Cover: Dan Deacon - Gliss Riffer

Neues vom Beat-Brahms aus Baltimore: Nachdem sich Dan Deacon mit seinem 2007 erschienenen Album-Flaggschiff 'Spiderman Of The Rings' bereits in Top-Positionen diverser Rankings pushte, schmeißt der US-amerikanische Musiker erneut eine Platte mit großem Potential auf den Markt. 'Gliss Riffer', so der Titel des aktuellen Albums, verzaubert bereits beim ersten 'Play-Drücken'. Der sympathische Mittdreißiger, dessen ekstatische Live-Auftritte in der Menschenmasse ebenso charakteristisch wie sein voluminöser Bart sind, beschäftigt sich diesmal ganz mit sich selbst. Bei der Produktion seiner vorangegangenen Alben 'America' und 'Bromst' griff Deacon noch auf einen ganzen Musikerpool zurück und bastelte an Neo-Klassischen Stücken und elektronischer Filmmusik. Die musikalische Leitung übernahm der Künstler für den Horrorfilm 'Twixt'.

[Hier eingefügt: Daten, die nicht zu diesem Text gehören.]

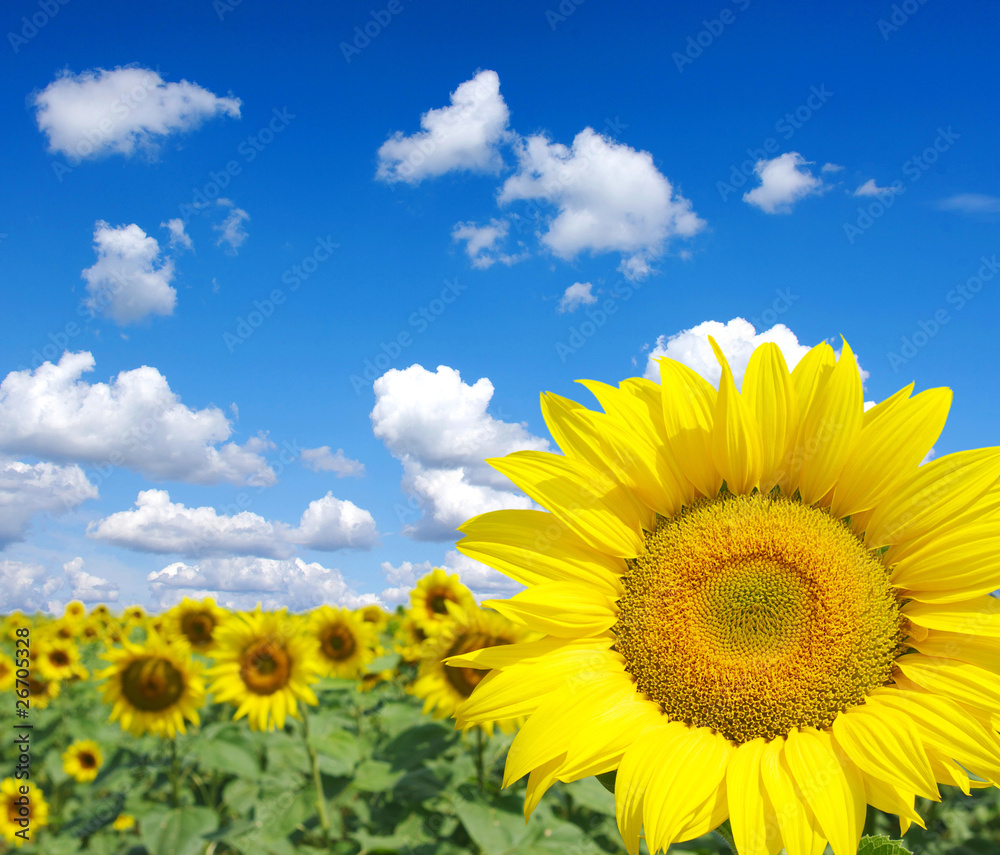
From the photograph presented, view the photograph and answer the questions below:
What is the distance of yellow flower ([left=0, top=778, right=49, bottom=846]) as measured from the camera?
852cm

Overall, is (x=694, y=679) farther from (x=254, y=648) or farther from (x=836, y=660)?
(x=254, y=648)

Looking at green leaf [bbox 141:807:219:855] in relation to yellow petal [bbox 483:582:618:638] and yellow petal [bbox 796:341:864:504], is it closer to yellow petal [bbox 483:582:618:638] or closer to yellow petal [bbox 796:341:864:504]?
yellow petal [bbox 483:582:618:638]

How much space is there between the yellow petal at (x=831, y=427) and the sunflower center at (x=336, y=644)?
751 centimetres

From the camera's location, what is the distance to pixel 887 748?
161cm

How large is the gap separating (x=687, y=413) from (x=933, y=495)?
66 centimetres

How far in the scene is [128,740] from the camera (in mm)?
8477

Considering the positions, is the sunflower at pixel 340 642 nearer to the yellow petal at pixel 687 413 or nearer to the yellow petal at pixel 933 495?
the yellow petal at pixel 687 413

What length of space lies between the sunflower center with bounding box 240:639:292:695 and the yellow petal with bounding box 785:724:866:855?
20.0ft

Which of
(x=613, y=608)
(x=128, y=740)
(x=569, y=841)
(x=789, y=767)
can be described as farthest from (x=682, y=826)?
(x=128, y=740)

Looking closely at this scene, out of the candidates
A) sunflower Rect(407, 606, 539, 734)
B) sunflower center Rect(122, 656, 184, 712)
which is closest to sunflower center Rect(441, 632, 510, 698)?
sunflower Rect(407, 606, 539, 734)

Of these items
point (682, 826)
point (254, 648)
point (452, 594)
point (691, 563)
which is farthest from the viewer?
point (452, 594)

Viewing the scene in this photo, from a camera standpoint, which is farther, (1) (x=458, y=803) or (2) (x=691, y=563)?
(1) (x=458, y=803)

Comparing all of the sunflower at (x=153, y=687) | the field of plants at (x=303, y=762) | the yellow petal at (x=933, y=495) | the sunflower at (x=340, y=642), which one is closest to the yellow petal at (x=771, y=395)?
the yellow petal at (x=933, y=495)

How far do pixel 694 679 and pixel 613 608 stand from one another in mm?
284
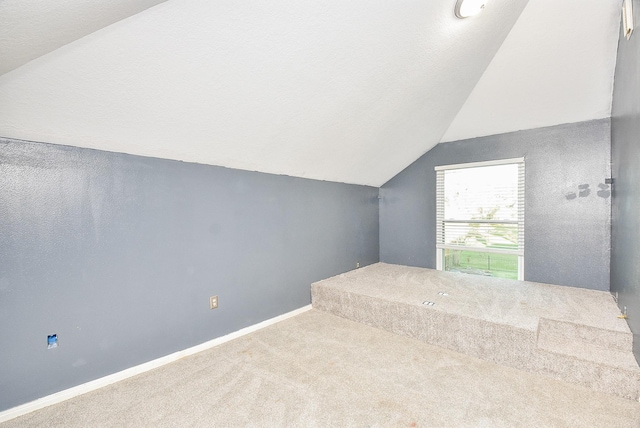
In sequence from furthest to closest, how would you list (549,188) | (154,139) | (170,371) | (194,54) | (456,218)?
(456,218)
(549,188)
(170,371)
(154,139)
(194,54)

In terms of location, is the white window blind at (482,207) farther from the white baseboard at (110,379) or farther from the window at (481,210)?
the white baseboard at (110,379)

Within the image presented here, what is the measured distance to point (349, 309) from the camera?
310 centimetres

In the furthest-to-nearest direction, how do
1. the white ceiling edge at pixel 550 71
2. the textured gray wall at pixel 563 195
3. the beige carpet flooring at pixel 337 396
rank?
the textured gray wall at pixel 563 195
the white ceiling edge at pixel 550 71
the beige carpet flooring at pixel 337 396

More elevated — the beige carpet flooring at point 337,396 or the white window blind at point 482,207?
the white window blind at point 482,207

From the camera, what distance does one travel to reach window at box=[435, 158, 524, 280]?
3.54m

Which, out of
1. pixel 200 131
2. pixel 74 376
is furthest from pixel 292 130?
pixel 74 376

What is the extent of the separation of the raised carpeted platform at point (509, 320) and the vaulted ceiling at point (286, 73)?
1.66 m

Mit 'Gliss Riffer' ist aus Dan Deacon kein neuer Musiker geworden! Vielmehr lässt er eine Weiterentwicklung seiner bisherigen Musik zu und gönnt seinem Publikum eine Verschnaufpause. Anders als bei 'America', das als unmittelbares Vorgänger-Album im Jahr 2012 erschien, ist Dan Deacons Musik allgemein verträglicher geworden und feuert nicht in einer Tour Beatpassagen durchs gesamte Album auf den Hörer ab. Doch auch zu 'Spiderman Of The Rings' gibt es gravierende Unterschiede: So verfällt der Künstler aus Baltimore mit seiner neuen Scheibe nicht nur nicht mehr in anhaltende Ekstase, sondern setzt auf liebevolle Details in seiner Musikgestaltung. 'Learning To Relax', so der Name eines Titels auf 'Gliss Riffer' könnte das aktuelle Leitmotiv sein. Eine Abkehr von alten Werten ist zwar nicht zu bemerken, dennoch gestaltet sich das aktuelle Album wesentlich poppiger als seine Vorgänger. Schon der Album-Opener 'Feel The Lightning' ist klar strukturiert und schafft durch die elektronisch-verschleierten Chords eine angenehme Atmosphäre, die durch eine sanfte Frauenstimme verstärkt wird. Allerdings täuscht Dan Deacon an dieser Stelle den Hörer: Es handelt sich hierbei eben nicht wirklich um eine weibliche Stimme, sondern um ihn selbst. 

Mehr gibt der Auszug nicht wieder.